Tall and lanky, with a long face and fine, sandy hair, Cook had that laconic, set-back-in-your-chair way of talking that suggested he’d be more comfortable in chaps than in the uniform pants with the single blue stripe he favored. Cook had worked briefly with the ill-fated first Sherry task force early in the case, seeing firsthand how disorganized the Biloxi-run investigation had been. Later, he had left the sheriff’s department for a brief and unsatisfying stint as chief of security for a cruise ship line. He returned to the sheriff’s department on June 1, 1989. A cop most of his adult life, Cook had missed the squad room badly, his misery on the job mounting daily, until his wife and young son finally begged him to go back to the sheriff’s department. The day after his return, Joe Price handed him a transcript of Fabian’s first interview, with a file containing John Ransom’s photo and criminal history, shipped from Georgia authorities.

“Have fun,” Price told Cook, who hadn’t even had time to unbox his files. “You got your work cut out for you.”

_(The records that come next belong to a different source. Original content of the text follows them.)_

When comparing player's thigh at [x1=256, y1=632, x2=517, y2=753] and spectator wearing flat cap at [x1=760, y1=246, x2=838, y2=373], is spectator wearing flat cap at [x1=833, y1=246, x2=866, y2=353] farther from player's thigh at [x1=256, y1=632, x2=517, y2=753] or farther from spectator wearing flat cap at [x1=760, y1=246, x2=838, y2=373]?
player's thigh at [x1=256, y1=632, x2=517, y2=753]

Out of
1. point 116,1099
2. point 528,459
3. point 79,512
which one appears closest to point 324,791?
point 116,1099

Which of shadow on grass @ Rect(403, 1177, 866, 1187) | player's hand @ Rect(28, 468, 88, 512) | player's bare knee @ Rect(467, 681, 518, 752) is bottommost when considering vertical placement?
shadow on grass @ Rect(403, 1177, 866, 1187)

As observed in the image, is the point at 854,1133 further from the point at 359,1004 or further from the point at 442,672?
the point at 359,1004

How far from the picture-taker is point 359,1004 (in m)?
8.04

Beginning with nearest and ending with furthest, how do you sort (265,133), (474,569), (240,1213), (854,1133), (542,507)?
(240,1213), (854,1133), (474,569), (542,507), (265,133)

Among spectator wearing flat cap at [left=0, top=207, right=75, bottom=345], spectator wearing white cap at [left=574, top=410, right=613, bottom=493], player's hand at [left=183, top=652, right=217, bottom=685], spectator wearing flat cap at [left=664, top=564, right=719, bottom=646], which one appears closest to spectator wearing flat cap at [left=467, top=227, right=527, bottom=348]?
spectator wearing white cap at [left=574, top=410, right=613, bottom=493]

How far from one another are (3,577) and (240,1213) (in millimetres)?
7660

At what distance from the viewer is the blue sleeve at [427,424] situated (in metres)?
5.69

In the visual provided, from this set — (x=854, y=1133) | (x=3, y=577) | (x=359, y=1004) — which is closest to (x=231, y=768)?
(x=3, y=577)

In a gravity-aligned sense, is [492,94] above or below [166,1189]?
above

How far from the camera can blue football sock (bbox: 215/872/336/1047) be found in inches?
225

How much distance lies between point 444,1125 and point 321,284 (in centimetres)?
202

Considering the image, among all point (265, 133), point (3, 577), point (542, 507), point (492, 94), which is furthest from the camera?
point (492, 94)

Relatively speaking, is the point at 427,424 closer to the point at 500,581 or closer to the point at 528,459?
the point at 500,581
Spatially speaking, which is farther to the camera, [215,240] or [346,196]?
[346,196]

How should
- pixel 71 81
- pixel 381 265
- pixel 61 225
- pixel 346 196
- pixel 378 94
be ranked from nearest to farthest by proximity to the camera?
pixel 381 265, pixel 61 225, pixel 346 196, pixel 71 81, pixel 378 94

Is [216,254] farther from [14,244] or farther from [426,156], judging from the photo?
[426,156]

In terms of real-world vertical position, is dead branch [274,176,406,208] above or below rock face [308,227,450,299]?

Cook and Payne arranged for a visiting room at Angola to be cleared, still trying to keep Fabian’s cooperation secret. They wanted to fill in the holes he had left in his first statement. But extracting details from Fabian proved a frustrating and mostly unproductive task—a bad omen, Cook knew. Fabian preferred to speak of his glory days with the Dixie Mafia rather than the subject at hand, deftly avoiding specific details when talking about the murders.

But Cook repeatedly pressed Fabian to replay the exact discussion during the supposed meeting at Angola to plan the murder of Vincent Sherry—the heart of his story. Finally, Fabian sat back in his chair, flicked the ashes from his ever-present cigarette, and said with that back-of-the-throat, jailhouse voice of his, “Halat said something has to be done. Nix says, yes, I’ll take care of it. He will bite the dust. That’s the terminology they used, you know. Halat said, all right, get with me on it.”

Once the deal to hire John Ransom was in place, Fabian said, “Ransom is supposed to have got in touch with Peter, you know. To get the layout and stuff, the judge’s house and all that. Give him, you know, the inside on what he needs to know to go in there, the best time . . . and so forth.”

Here, Cook noticed something troubling: The story had changed. In Fabian’s first statement, he had Halat merely shifting blame for the missing money onto his best friend.